Items from a dataset:
- Opening Delimiter -

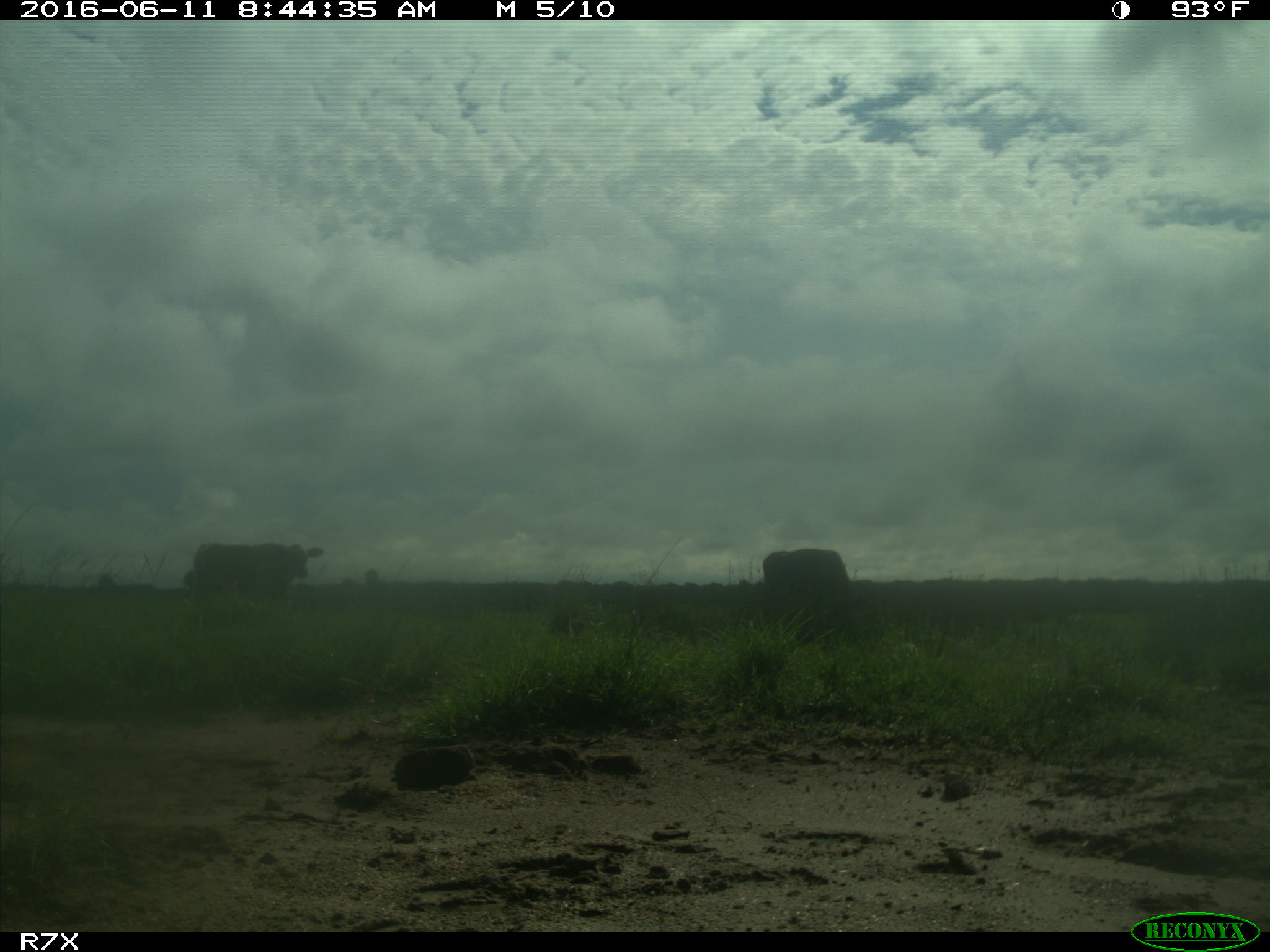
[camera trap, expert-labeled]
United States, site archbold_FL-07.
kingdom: Animalia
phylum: Chordata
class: Mammalia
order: Artiodactyla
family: Bovidae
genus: Bos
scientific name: Bos taurus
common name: domestic cow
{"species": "Bos taurus (domestic cow)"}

- Closing Delimiter -

PROBLEM TO WORK ON
Copy the records exactly, leaving out every picture.

WRITTEN REPLY
[camera trap, expert-labeled]
United States, site archbold_FL-07.
kingdom: Animalia
phylum: Chordata
class: Mammalia
order: Artiodactyla
family: Bovidae
genus: Bos
scientific name: Bos taurus
common name: domestic cow
{"species": "Bos taurus (domestic cow)"}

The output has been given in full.